Heru, Sastrawan Indonesia dari Payakumbuh. Pernah menerbitkan buku puisi berjudul Badrul Mustafa Badrul Mustafa Badrul Mustafa (2017). Dari karyanya ini, Heru mencoba mengolah ragam peribahasa, pepatah maupun pantun ke dalam metafor sajak kini. Kita menemukan suatu ‘bentuk’ yang boleh dikata segar dan terbilang kaya menautkan asosiasi dengan karya-karya bahasa Nusantara.

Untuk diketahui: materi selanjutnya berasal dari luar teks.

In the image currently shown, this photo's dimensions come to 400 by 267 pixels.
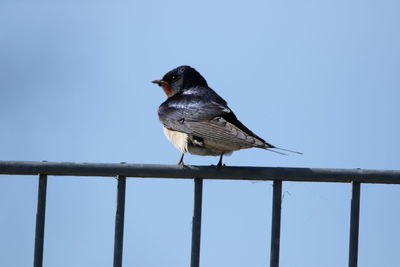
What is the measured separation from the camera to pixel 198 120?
17.3 feet

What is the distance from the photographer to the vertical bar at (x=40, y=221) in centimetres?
287

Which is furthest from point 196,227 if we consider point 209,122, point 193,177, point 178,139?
point 178,139

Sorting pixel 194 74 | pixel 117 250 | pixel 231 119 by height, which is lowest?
pixel 117 250

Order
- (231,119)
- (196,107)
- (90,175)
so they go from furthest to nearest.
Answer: (196,107) < (231,119) < (90,175)

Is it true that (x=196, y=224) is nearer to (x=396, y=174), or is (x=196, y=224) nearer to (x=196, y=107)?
(x=396, y=174)

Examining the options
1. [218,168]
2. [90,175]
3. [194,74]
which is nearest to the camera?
[90,175]

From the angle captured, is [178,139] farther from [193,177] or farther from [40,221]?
[40,221]

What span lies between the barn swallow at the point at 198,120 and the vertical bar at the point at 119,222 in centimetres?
128

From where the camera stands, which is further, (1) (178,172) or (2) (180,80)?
(2) (180,80)

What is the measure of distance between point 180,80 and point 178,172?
3.67m

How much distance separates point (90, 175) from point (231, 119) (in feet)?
7.99

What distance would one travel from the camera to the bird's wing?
4.46 meters

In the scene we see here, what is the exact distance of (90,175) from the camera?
286 cm

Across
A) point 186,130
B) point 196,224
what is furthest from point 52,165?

Menurut catatan budaya Bentara Jakarta, Heru secara jelas memberikan petunjuk bagi pembaca untuk menautkan asosiasinya dengan peribahasa-peribahasa tertentu, seperti yang tertera dalam puisinya yang berjudul Ada Garam Ada Semut, Katak di Atas Tempurung, Gajah di Seberang Lautan dan Semut di Seberang Lautan atau pun yang bertajuk Udang di Depan Batu.
Tentu, menarik untuk menelisik seperti apa proses kreatifnya dalam mengolah kekayaan bahasa Nusantara ini ke dalam puisi-puisi baru suatu upaya yang tentu membutuhkan keberanian dalam memberi makna ulang bagi ragam susastra yang sudah terlanjur melekat dalam benak pembaca di Indonesia.
Heru yang gagah itu hadir di tanah Minang pada 13 Oktober 1990, di Payakumbuh, Sumatera Barat. Buku puisinya itu; Badrul Mustafa Badrul Mustafa Badrul Mustafa tampil sebagai Lima Besar Kusala Sastra Khatulistiwa 2017 untuk kategori Puisi serta mengantarkannya sebagai Tokoh Seni Pilihan TEMPO 2017.
Heru Joni Putra kini aktif sebagai kurator seni di Galeri Studio Hanafi, Depok. Buku puisi pertamanya Badrul Mustafa Badrul Mustafa Badrul Mustafa (Nuansa Cendekia, 2017) memperoleh penghargaan Buku Sastra Terbaik 2017 oleh Majalah TEMPO dan telah diterjemahkan ke bahasa Inggris oleh George A. Fowler dengan judul The Mystical Path of Badrul Mustafa (Lontar, 2019).